Sandy Row club secretary Ian McSorley said his repeated calls for boxers to compete in “politically neutral environments” had been ignored by the boxing authorities.

The club’s dossier describes incidents where a bottle was thrown and the mainly Protestant Sandy Row boxers faced “hostile, sectarian chanting”.

When asked in 2012 to comment on one particular report of abuse outlined in the dossier, a spokesman for the PSNI confirmed they had investigated the incident as a “hate crime”.

The PSNI spokesman said; “Police can confirm they received a report of boxers participating in a boxing tournament in North Queen Street area of Belfast on 11th February, 2010 being subjected to verbal sectarian abuse.”

In November 2012, MLAs in the Assembly voted in favour of setting up a separate Northern Ireland Boxing organisation and in February 2014 Ray Rodgers, president of Golden Gloves of America, said he was fully behind the club’s desire to break away from the IABA.

Support for breakaway body not universal

The Irish Amateur Boxing Association (IABA) has said it is opposed to any change in the current set-up of amateur boxing in Ireland.

In a statement it said: “As a result of concerns by Sandy Row ABC, the IABA commissioned an independent report into boxing in Ulster.

“The report included the opportunity for all key stakeholders to contribute and resulted in a number of recommendations which the IABA has accepted and are progressing.

“The report also made it very clear that, in its independent opinion, the formation of a Northern Ireland governing body for amateur boxing would be divisive to the sport.

“The IABA have not been informed by any of its members of any such desire to set up a separate body for NI and would ask all clubs to continue to contribute towards the delivery of the recommendations in the independent report.”

Sports Minister Caral Ni Chuilin is among those who do not support the creation of a separate body.

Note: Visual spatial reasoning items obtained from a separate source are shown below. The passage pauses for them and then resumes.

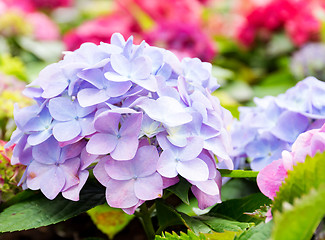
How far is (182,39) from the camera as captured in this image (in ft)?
4.74

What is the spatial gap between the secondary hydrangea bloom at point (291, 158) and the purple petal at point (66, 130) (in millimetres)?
221

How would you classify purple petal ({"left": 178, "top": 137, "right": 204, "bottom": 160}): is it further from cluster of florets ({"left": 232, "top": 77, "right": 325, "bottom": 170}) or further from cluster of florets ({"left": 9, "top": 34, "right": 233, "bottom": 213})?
cluster of florets ({"left": 232, "top": 77, "right": 325, "bottom": 170})

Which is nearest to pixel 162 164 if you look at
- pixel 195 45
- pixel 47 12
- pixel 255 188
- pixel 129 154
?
pixel 129 154

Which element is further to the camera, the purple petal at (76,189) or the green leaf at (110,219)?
the green leaf at (110,219)

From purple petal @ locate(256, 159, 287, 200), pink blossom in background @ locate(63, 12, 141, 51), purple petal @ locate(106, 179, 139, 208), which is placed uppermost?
purple petal @ locate(256, 159, 287, 200)

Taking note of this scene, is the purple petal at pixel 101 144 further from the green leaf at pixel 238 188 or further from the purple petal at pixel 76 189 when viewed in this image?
the green leaf at pixel 238 188

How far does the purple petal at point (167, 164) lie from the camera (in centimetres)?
51

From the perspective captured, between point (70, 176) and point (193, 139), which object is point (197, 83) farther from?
point (70, 176)

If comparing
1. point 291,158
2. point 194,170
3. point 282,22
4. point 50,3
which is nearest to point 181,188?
point 194,170

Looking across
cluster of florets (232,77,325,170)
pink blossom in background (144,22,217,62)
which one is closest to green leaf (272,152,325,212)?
cluster of florets (232,77,325,170)

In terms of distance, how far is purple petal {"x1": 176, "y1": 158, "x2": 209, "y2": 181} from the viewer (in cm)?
51

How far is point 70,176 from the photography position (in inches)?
21.4

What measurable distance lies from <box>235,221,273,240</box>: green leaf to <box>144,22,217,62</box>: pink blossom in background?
39.8 inches

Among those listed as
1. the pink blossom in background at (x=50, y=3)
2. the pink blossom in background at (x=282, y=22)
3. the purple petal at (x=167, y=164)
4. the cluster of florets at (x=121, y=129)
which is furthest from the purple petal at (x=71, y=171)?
the pink blossom in background at (x=50, y=3)
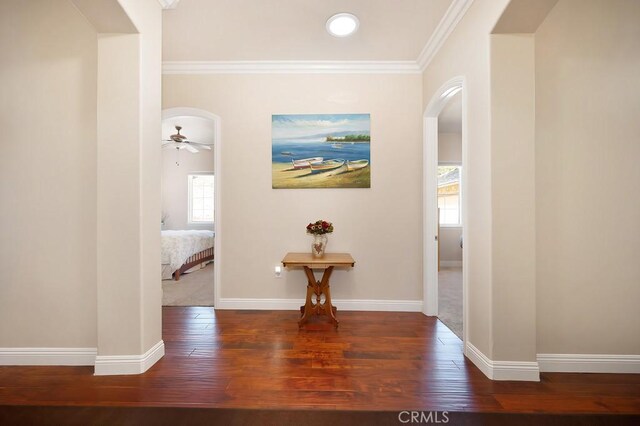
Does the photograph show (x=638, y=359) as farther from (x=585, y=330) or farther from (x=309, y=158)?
(x=309, y=158)

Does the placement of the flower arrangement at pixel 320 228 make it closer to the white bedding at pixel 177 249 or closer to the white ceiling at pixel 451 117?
the white bedding at pixel 177 249

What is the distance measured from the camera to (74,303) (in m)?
2.12

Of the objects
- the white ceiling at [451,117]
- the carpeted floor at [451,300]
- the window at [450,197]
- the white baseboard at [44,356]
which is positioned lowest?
the carpeted floor at [451,300]

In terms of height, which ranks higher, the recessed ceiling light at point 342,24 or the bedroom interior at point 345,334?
the recessed ceiling light at point 342,24

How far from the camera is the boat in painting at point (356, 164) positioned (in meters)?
3.28

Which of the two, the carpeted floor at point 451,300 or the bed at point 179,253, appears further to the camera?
the bed at point 179,253

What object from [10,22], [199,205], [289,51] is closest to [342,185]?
[289,51]

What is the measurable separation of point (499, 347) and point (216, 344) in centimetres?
224

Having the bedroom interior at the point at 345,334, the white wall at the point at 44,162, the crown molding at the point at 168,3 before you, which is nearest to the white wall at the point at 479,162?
the bedroom interior at the point at 345,334

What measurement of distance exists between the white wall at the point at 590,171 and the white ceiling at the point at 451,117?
2.41m

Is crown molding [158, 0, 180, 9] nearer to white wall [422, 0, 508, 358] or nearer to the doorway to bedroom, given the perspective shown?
the doorway to bedroom

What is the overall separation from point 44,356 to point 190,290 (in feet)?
6.61

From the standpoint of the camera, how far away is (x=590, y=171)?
6.64 ft

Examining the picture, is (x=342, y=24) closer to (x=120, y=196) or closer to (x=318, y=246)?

The Sinn Fein minister has repeatedly rejected calls by the Sandy Row club, and various unionist politicians, that clubs not affiliated to the IABA should be funded by Sport NI.

Ms Ni Chuilin welcomed the independent report into boxing in the Province, and said it was important to “acknowledge the good work which goes on throughout the sport” of boxing.

She said the investigation into Sandy Row’s complaints dealt with “a small minority of cases, based on factors which originate outside the sport, and usually prompted by those with no interest in boxing”.

Ms Ni Chuilin also said at the time: “We are disappointed with the allegations made against the IABA. We are conducting a thorough investigation into them – when the investigations are complete we are open to holding discussions with the Sandy Row Boxing Club in order to resolve any grievances they may have and to reach a common solution which is mutually beneficial to all clubs attached to the IABA.”

Following Thursday’s meeting with the local boxing clubs’ representatives, Sport NI said it would consider a new document presented by the delegation “in the coming days”.

A Sport NI spokeswoman said: “A number of items were discussed, including the process for a body to become formally recognised as a Governing Body of Sport, and SNI’s commitment to ensuring that athletes can express their Britishness or Irishness and represent their country (Great Britain or Ireland) in their sport, as detailed within the Belfast/Good Friday Agreement.

“SNI recognises the meeting was constructive in clarifying the complexity of sport in a Northern Ireland context and we look forward to a resolution which recognises the rights of all in Northern Ireland.”